ANISSA et LE CLUB DES INCORRIGIBLES OPTIMISTES

Publié le par 1ES

Guenassia : l’incorrigible optimiste même

   Tout le monde devrait être comme Michel Marini, un adolescent typique des années 60, et Igor, Leonid, Imré, Sacha, Werner, Pavel et les autres réfugiés de l’est : d’ « incorrigibles optimistes ». Tous fuient une cause. Pour certain, les disputes familiales et la Guerre d’Algérie, et d’autres leur pays, fuir une politique meurtrière pour sauver leur peau, abandonnant leur famille. Ces dures circonstances les atteignent. Mais ils le cachent bien. Echecs, alcool, littérature, photographie, cinématographie ou le sport en ont aidés plus d’un. Ils oublient, ils préfèrent. Des liens se créent, des rencontres se font, des pertes sont difficiles. La vie de Michel Marini, un adolescent des années soixante va faire, au fur et à mesure la rencontre de chacun de ces personnages attrayant, mystérieux et traumatisés par un passé pas antérieur que cela qui les rattrape petit à petit …

 

  Ce livre devient et sera dans dis ans un mythe. La première chose que l’on remarque au premier abord est surement l’envergure du livre et le nombre de pages. Mais celles-ci se lisent rapidement et très facilement. On ne se rend même pas compte à quel point, finalement, les pages défilent à une vitesse grandiose et le bouquin est donc rapidement lu. Le vocabulaire est facile à comprendre. Le style est sympathique : vraiment tout pour plaire !

 

 

 

 

Guenassia appuie sur l’importance de la littérature dans son roman, tout d’abord en entament le récit par  « Aujourd'hui, on enterre un écrivain. », celle de Sartre qui, avec Kessel ont leur place au sein du club, il apporte beaucoup au club comme au roman ; puis par l’incalculable nombre de références littéraires nommées (n’oublions pas que Michel est un  mordu de lecture !), à plaire aux littéraires amateurs ou confirmés.

  De plus, Jean-Michel Guenassia, réussit parfaitement à mêler la fiction à l’histoire.

  D’une part, il nous offre une diversité de personnages fictifs mais attachants, chacun a son caractère, ses secrets et son histoire, ses blessures et ses remords. Des russes, des hongrois, des grecs, des polonais … Un vrai « melting Pot » des pays de l’est !

 Puis de l’autre, le premier coté du livre est représenté par la place importante du contexte historique. La Guerre d’Algérie, le Rideau de fer et le passage de Staline au gouvernement soviétique ne permet à l’histoire aucun ennui mais « une tonne » de rebondissement. Une manière plutôt amusante que d’enseigner par la lecture d’un manuel « grotesque », « bourrant le crane » de dates et d’évènements appris à la chaine. Guenassia a su réunir la didactique et le plaisir d’apprendre, de connaître, d’imaginer, de savoir et de retenir. Ce livre ici, marque un autre très bon point.

 

 En effet, malgré le contexte historique, le livre ne redouble pas d’humour : le coté humoristique jongle avec le coté didactique, l’histoire et péripéties des différents personnages, les lieux, les mots et les rebondissements. Mais le livre est un rebondissement à lui tout seul : aucune coupure, une alternation des histoires bien menée et appétissante : de quoi vous « mettre l’eau à la bouche » ! Guenassia réussit à mettre ses lecteurs en appétit des les premières pages, ce qui laisse au lecteur une envie de dévorer le livre sans retenue.

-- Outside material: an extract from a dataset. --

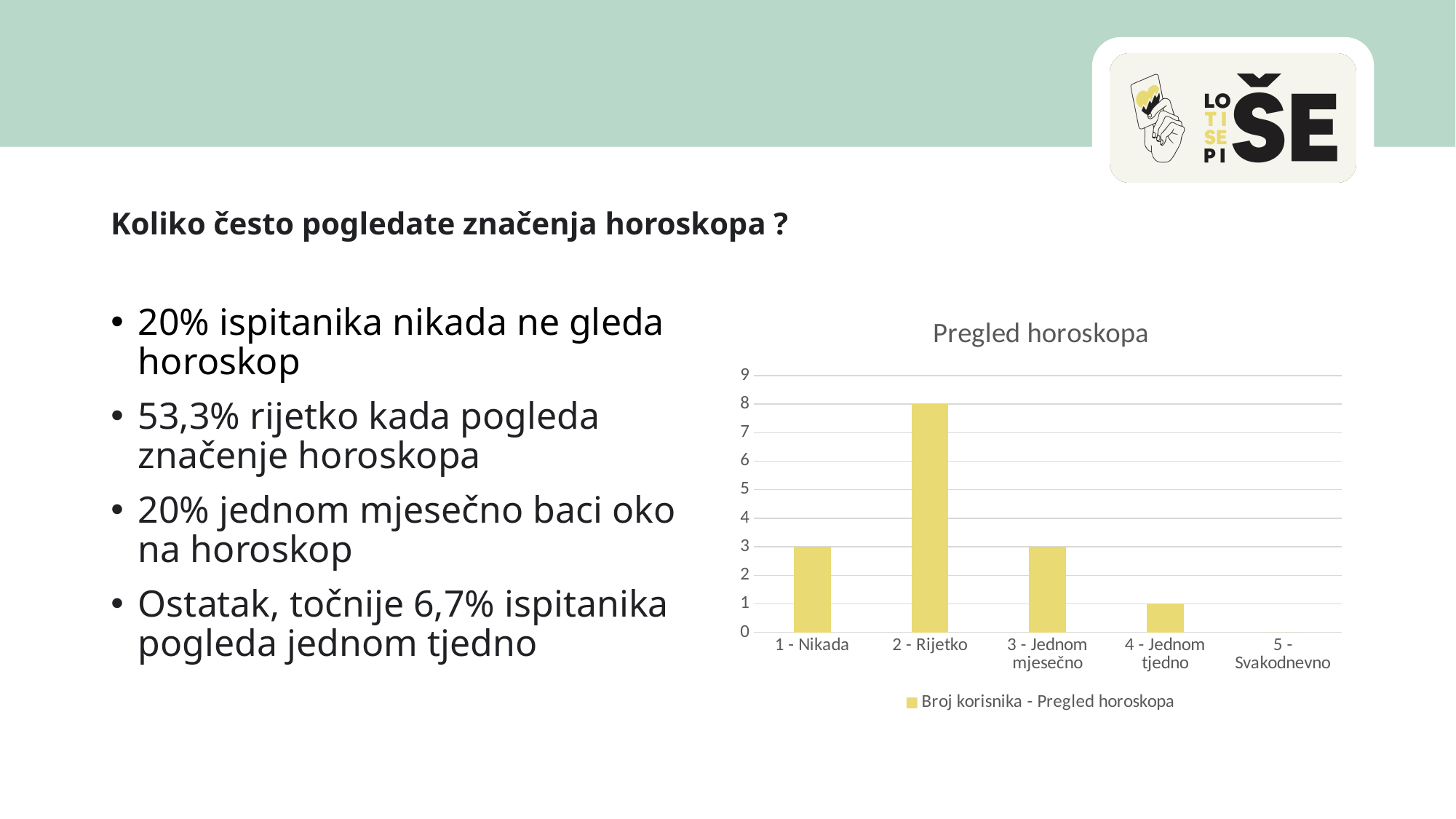
What is the value for "1 - Nikada"? 3 How many series does the chart legend list? 1 What is the value for "2 - Rijetko"? 8 What is the value for "4 - Jednom tjedno"? 1 How many categories are shown on the x axis of the chart? 5 Which category has the highest value? 2 - Rijetko Is the value for "2 - Rijetko" greater or less than 5? greater What is the difference between the values for "2 - Rijetko" and "3 - Jednom mjesečno"? 5 What type of chart is shown on the slide? bar chart What is the title of the chart? Pregled horoskopa Which category has the lowest value? 5 - Svakodnevno Which is larger, the value for "1 - Nikada" or the value for "4 - Jednom tjedno"? 1 - Nikada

Même les non-lecteurs ou les plus réservés sauront apprécier ce « pavé »  plein de positivisme, même dans les moments les plus sombres.

 

 Abordant une multitude de thèmes et d’évènements, Jean-Michel Guenassia a réussi un lourd objectif : « premier roman, franc succès ! », car primé l’année dernière au Goncourt des lycéens, il a réussi à tenir en éveille un vaste public adolescent de toute catégorie.

 

 

« De ces magasines et de ces livres j’ai tiré ma fantasmagorie la plus intime : l’optimisme ».

                                                                                                            Jean-Paul Sartre, Les Mots.